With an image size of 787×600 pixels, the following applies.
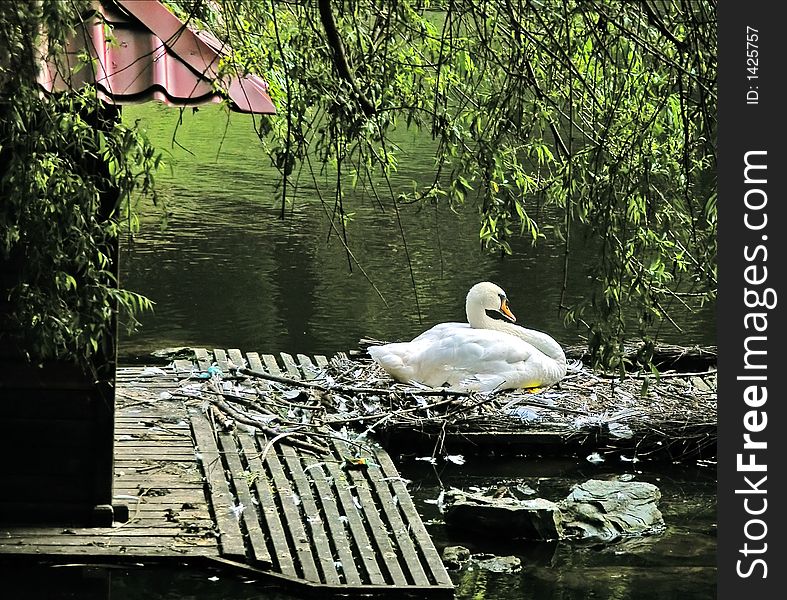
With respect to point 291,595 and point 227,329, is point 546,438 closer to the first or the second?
* * *
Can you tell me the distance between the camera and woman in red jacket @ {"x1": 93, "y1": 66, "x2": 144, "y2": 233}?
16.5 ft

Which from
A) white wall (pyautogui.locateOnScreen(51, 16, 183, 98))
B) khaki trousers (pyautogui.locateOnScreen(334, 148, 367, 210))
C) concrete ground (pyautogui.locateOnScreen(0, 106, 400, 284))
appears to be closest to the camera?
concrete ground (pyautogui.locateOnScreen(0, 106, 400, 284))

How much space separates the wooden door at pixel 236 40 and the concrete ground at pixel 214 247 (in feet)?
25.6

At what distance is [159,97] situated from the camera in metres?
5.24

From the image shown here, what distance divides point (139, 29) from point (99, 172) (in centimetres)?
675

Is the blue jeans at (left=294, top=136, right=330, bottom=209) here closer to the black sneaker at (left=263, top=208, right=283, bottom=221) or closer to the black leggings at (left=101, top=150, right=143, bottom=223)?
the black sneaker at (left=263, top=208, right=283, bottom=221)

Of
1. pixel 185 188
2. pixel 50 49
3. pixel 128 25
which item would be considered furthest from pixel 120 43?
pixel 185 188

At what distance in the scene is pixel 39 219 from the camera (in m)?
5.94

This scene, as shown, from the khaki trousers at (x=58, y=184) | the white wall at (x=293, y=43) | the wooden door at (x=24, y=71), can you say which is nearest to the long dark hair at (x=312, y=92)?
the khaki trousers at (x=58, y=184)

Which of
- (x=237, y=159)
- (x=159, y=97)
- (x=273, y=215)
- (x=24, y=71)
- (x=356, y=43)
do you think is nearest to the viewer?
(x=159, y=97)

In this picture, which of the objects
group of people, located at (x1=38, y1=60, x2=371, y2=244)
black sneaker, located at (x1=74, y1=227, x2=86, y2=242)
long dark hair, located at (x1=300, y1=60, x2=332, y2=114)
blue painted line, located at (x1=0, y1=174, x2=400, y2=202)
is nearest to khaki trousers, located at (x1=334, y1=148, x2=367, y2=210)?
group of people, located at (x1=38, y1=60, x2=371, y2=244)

Direction
Reproduce the stretch of material from the line containing "With an image" through the line containing "With respect to", swapping "closer" for "nearer" and leaving every other word the same. Leave the picture out of your answer.

Expected output
With an image size of 787×600 pixels, the following applies.
With respect to point 291,595 and point 227,329, is point 546,438 nearer to the first or the second?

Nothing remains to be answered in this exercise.